A special Kid’s Edition of The Pentecostal Evangel Magazine, which is distributed at Walding’s church, provides a biblical tour of the Middle East for children curious about far away lands which are sometimes mentioned in the news and on television. “Petey”, a purple parrot clad in khakis, like a cross between Big Bird and Indiana Jones, explains that the ancient city-state of Athens Greece is significant primarily because the apostle Paul went there to preach. Lebanon is mentioned as the place where tall cedar trees were cut for the Temple of Solomon in Israel. Israel is said to be the land of God’s promise to Abraham, whose people, the Jews, finally returned to the promised land only during our grandparents’ generation.

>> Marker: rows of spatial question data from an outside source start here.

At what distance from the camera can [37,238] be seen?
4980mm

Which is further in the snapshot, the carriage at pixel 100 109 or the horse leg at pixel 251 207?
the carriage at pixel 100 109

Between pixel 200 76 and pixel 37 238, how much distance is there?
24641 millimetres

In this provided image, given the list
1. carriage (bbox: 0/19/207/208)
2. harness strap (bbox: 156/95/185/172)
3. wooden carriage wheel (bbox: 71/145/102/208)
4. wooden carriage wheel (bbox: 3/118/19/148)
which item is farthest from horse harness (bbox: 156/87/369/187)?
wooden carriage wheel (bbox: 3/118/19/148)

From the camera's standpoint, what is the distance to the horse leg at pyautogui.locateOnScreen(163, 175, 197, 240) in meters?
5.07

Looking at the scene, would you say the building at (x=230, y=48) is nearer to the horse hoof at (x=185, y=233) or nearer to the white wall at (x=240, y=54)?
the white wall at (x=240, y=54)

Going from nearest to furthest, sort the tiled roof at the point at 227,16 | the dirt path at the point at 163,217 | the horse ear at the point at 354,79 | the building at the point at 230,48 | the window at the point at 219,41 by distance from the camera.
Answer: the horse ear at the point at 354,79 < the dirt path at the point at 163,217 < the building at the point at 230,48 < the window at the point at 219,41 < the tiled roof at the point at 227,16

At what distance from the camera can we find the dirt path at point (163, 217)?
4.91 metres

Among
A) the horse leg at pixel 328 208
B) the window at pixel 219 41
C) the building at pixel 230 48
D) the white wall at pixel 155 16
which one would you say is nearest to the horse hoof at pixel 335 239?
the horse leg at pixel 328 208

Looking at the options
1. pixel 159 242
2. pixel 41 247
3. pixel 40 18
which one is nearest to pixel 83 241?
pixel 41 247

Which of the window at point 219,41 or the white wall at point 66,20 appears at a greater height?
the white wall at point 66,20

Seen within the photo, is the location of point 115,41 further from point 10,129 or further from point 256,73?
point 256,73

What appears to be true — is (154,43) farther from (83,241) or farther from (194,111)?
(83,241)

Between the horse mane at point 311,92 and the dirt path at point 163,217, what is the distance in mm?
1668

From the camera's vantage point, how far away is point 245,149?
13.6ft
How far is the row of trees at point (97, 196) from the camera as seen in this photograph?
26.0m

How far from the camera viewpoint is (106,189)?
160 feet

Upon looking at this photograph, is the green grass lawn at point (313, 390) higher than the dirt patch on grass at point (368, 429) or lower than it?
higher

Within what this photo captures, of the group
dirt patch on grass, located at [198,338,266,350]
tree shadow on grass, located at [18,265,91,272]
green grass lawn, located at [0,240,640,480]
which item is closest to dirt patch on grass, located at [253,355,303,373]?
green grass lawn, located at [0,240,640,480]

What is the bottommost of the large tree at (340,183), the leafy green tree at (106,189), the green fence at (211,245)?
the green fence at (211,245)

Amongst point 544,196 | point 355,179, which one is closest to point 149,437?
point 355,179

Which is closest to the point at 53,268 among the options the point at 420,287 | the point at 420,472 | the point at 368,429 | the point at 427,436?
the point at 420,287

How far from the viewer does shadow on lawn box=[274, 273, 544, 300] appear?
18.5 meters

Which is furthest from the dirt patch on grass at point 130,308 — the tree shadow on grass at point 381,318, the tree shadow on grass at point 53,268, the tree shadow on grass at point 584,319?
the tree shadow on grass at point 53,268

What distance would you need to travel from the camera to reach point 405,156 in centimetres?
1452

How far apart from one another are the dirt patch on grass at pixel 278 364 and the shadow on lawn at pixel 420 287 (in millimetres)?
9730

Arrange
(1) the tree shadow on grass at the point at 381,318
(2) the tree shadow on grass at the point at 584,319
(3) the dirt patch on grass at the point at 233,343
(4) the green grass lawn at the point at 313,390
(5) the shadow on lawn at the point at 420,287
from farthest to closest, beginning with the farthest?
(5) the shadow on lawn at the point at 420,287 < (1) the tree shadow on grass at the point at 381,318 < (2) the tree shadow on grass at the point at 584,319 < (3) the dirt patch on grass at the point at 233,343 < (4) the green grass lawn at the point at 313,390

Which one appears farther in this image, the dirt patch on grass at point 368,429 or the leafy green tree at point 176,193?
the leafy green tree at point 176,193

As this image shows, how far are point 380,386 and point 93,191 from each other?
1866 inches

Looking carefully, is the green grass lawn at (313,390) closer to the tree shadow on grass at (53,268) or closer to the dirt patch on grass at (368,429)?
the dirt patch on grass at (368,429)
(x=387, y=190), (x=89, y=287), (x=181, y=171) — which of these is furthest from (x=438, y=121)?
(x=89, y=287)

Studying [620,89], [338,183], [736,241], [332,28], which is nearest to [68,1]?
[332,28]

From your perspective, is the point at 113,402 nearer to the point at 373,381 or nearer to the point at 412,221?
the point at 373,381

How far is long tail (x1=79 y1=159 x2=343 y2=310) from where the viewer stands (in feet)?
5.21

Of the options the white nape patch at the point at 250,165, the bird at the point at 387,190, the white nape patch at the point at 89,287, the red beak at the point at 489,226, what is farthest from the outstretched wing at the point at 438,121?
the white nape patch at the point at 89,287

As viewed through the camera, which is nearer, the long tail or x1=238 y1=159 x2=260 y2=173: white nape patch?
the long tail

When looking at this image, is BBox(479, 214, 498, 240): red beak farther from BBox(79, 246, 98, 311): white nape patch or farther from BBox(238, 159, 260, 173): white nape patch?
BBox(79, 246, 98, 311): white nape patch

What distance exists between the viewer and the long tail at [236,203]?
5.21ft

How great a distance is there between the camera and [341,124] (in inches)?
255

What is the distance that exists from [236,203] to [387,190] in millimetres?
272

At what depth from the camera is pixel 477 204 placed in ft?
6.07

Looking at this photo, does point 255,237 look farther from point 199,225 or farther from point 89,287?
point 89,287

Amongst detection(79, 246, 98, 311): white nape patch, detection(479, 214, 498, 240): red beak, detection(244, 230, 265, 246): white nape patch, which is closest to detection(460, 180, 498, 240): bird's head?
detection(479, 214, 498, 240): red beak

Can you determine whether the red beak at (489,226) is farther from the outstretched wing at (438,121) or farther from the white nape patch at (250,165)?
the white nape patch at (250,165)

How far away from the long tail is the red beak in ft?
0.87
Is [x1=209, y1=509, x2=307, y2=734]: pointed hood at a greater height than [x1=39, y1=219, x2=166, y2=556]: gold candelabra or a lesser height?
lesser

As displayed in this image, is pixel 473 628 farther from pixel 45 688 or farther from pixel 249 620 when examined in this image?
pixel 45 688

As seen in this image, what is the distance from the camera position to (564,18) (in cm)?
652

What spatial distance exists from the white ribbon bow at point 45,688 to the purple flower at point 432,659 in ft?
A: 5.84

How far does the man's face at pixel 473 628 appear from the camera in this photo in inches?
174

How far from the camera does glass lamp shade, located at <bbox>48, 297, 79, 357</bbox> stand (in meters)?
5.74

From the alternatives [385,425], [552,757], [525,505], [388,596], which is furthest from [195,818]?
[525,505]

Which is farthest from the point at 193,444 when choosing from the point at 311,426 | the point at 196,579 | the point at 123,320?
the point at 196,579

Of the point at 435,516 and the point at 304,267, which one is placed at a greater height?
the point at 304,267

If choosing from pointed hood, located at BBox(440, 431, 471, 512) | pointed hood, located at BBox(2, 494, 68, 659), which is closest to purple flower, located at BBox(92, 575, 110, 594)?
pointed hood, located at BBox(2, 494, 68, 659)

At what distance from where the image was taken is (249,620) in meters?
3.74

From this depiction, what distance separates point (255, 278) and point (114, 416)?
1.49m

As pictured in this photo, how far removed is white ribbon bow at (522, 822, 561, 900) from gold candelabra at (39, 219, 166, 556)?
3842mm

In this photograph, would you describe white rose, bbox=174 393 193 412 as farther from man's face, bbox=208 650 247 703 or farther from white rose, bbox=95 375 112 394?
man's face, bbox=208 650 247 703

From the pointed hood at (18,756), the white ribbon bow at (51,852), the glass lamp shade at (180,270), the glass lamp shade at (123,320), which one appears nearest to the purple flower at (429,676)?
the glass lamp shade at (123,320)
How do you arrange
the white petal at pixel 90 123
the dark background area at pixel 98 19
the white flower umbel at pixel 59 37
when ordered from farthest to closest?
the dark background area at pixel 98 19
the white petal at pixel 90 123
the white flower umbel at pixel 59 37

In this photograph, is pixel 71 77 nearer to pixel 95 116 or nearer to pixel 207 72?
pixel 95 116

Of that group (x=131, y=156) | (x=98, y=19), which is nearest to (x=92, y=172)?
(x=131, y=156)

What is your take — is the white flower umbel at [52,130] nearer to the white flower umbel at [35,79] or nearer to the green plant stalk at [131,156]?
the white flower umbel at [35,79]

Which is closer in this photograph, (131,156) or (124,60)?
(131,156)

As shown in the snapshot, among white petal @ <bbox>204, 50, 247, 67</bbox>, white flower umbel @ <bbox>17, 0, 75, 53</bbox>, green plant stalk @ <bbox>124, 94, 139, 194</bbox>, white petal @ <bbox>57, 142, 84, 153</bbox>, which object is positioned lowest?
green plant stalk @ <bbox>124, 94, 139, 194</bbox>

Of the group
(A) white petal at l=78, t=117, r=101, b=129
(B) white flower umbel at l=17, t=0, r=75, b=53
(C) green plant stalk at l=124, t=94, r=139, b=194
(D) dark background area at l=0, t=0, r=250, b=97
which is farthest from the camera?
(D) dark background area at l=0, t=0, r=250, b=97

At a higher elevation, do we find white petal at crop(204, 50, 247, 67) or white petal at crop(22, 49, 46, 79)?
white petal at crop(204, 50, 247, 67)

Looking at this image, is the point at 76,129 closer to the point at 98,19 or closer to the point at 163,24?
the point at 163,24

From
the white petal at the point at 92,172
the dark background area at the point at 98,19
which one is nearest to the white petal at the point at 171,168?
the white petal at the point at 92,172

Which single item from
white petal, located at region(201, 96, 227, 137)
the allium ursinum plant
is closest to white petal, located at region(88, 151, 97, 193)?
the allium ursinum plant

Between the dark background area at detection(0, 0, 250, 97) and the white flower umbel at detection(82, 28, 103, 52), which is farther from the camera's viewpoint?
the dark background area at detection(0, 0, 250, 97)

“God always keeps his promises,” says Petey, who also reminds children that Iraq is perhaps where Adam and Eve were created in the Garden of Eden, where Noah’s Ark was built by Noah, and where the Tower of Babel was constructed which led to the present confusion of languages in the World.
“The scripture is absolute truth”, insists Walding. “Common ground with other religions, if it deviates from the word of god, is meaningless. The principles of Buddhism, say, and Christianity, are not congruent with one another. If you are looking for common ground, this is it.” he says, flourishing a bible above his desk.
“Apocalypse literally means ‘unveiling’”, says Walding. “Mankind was face to face with god in the Garden of Eden and will only be so again after the Apocalypse. The only person who can equally represent man and God is Jesus Christ.”
“Although no one can pinpoint the date for the Apocalypse, I feel that we are approaching the ‘End Times’ written about in scripture, when there will be one world leader, one religion, and one economic system.” Walding also suggests that the increase in natural disasters, such as Tsunamis, earthquakes, and storms could also be signs of what is mentioned in the Book of Revelations as the beginning of the end- when 3 years into the time of great tribulations, of plagues and war and disaster, the Antichrist will arrive and inhabit the throne of King David once more.
The word “Pentecostal” derives from the Greek word Pentecost: “the 50th”, which refers to the 50th day after the resurrection of Christ when the apostle Peter and many others were descended upon by the Holy Ghost. This date also coincides with the Jewish feast of Pentecost, ( in Hebrew Shavuot) , the Feast of Weeks, one of the three pilgrimage festivals, which arose as the celebration of the closing of the spring grain harvest. There are numerous references to it in the Bible. From Rabbinic times, the festival commemorates the giving of the law to Moses at Mt. Sinai. According to Pastor Walding, who quotes Corinthians, “3000 souls were saved on the day of the Pentecost. At that time, uneducated fishermen and workers began speaking in unknown tongues. Languages they could not have known.”
The Pentecostal movement is a world wide twentieth-century phenomenon which counts as many as 10 million members. Assembly of God Churches are regarded as “classical” Pentecostal and grew out of the late 19th-century Holiness Movement in the United States. The Holiness preacher Charles Fox Parham began preaching (1901) to his Topeka congregation that speaking in tongues was objective evidence of baptism in the Spirit. After Parham’s Los Angeles–based Apostolic Faith mission became the center of a great revival (1906), the movement quickly spread around the world. Over the next two decades the movement split along doctrinal and racial lines, often affording authority to women in third world countries. Pentecostals exist within the Catholic Church and are said to practice exorcisms.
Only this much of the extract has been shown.